Travail à réaliser
A – Pouvez-vous résumer en deux phrases le texte sur le temps et le vieillissement ?
B – Quelles sont toutes les personnes désignées par leur nom dans le texte sur le temps et le vieillissement ?
C – Pouvez-vous poursuivre le texte sur le temps et le vieillissement à partir de sa dernière phrase ?

Texte source
= = = = =
De l'usage du temps qui passe au concept de vieillir

Pages 207 à 213

1La règle première des camps d’entraînement des Khmers Rouges ou des Tigres Noirs du Sri Lanka est de se séparer de son passé. La seule façon d’obtenir un combattant soumis, prêt à se sacrifier à une cause et à se transformer en kamikaze est de l’extraire du temps, de le faire vivre dans un présent absolu, dégagé de tout souvenir.

2Ce protocole d’endoctrinement, rappelé par Bernard-Henri Lévy (2003) dans «Qui a tué Daniel Pearl», décrète qu’il faut tuer le vieil homme en soi, se défaire de son passé, de sa mémoire : interdiction absolue de se souvenir, ne vivre que dans le présent, dans l’instant.

3Violence suprême que de tuer toute forme de mémoire, c’est-à-dire toute forme de pensée, de réflexion, d’opposition ou de désobéissance.

4Cette position extrémiste permet de s’interroger sur la fonction de vieillir. À quoi cela sert-il de vieillir et d’inscrire cette question dans le cadre familial ou plutôt dans le temps familial ?

5Quelle famille n’a pas entendu résonner la question : «Dis papa, à ton époque, cela existait…?» Cette question dans la bouche d’un enfant montre que vieillir a à faire avec un décalage, entre un avant et un après, et entre un présent et un passé. Évidence, mais évidence qui crée l’espace dans lequel va se développer tout l’univers relationnel de la famille.

Destin et liberté

6Une question fondamentale qui préside à la question de vieillir est celle «du temps qui passe». ou plus précisément : comment l’homme s’y prend-il pour construire du temps qui passe ?

7Marc-Alain Ouaknin (1995) dans la Bible de l’humour juif, rapporte la blague suivante :
Saul Bellow demandait à Harold Rosenberg ce qu’il ressentait à l’approche de son soixante-dixième anniversaire : – «Oui, bien sûr, répon- dit-il, j’ai entendu parler de la vieillesse, de la mort et de tout le reste, mais en ce qui me concerne, ce ne sont que des rumeurs.»

8Toute l’histoire des hommes qui naissent et qui meurent est articulée autour du temps.
= = = = =
Données fournies
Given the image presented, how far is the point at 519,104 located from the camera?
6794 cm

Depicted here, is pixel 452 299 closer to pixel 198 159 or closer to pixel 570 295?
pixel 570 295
= = = = =
Réponses par tâche
A – Les camps d'entraînement des Khmers Rouges ou des Tigres Noirs du Sri Lanka séparent les combattants de leur passé pour les faire vivre dans un présent absolu, et tuer ainsi la mémoire revient à tuer toute pensée, toute réflexion et toute désobéissance. Cette position extrême conduit à s'interroger sur la fonction de vieillir dans le temps familial, où vieillir suppose un décalage entre un passé et un présent, et sur la façon dont l'homme construit du temps qui passe.

B –
- Bernard-Henri Lévy
- Daniel Pearl
- Marc-Alain Ouaknin
- Saul Bellow
- Harold Rosenberg

C –
9À chaque enfant, dés sa naissance, s’engage un protocole qui vise à l’inscrire dans le temps. Que ce soit dans l’histoire de sa famille, dans son histoire, dans les rituels familiaux, dans l’inscription mythique de sa fa- mille… Ainsi, à titre d’exemple, la tradition juive propose quelques com- mandements parmi lesquels le cinquième qui ordonne : «Honore ton père et ta mère, afin que tes jours se prolongent sur la terre».

10L’exégèse du Texte indique que dans le commandement de respecter son père et sa mère, il y a celui de demander aux parents de raconter leur histoire, afin que les enfants la connaissent pour n’avoir pas à la répéter (cf. Ouaknin, 1999).

11Il s’agit d’inscrire le parcours de l’enfant dans une histoire plus générale, et donc de le placer dans une filiation, c’est-à-dire dans un parcours temporel. Pour reprendre l’expression de Paul Ricoeur (2000), à partir de ce récit sur leurs origines, les enfants peuvent se construire une «identité narrative».

12Celle-ci repose sur l’établissement de liens entre hier et aujourd’hui, entre ce qui existait avant leur naissance et qui prend sens avec leur naissance, et qui se poursuivra au décours de leur histoire.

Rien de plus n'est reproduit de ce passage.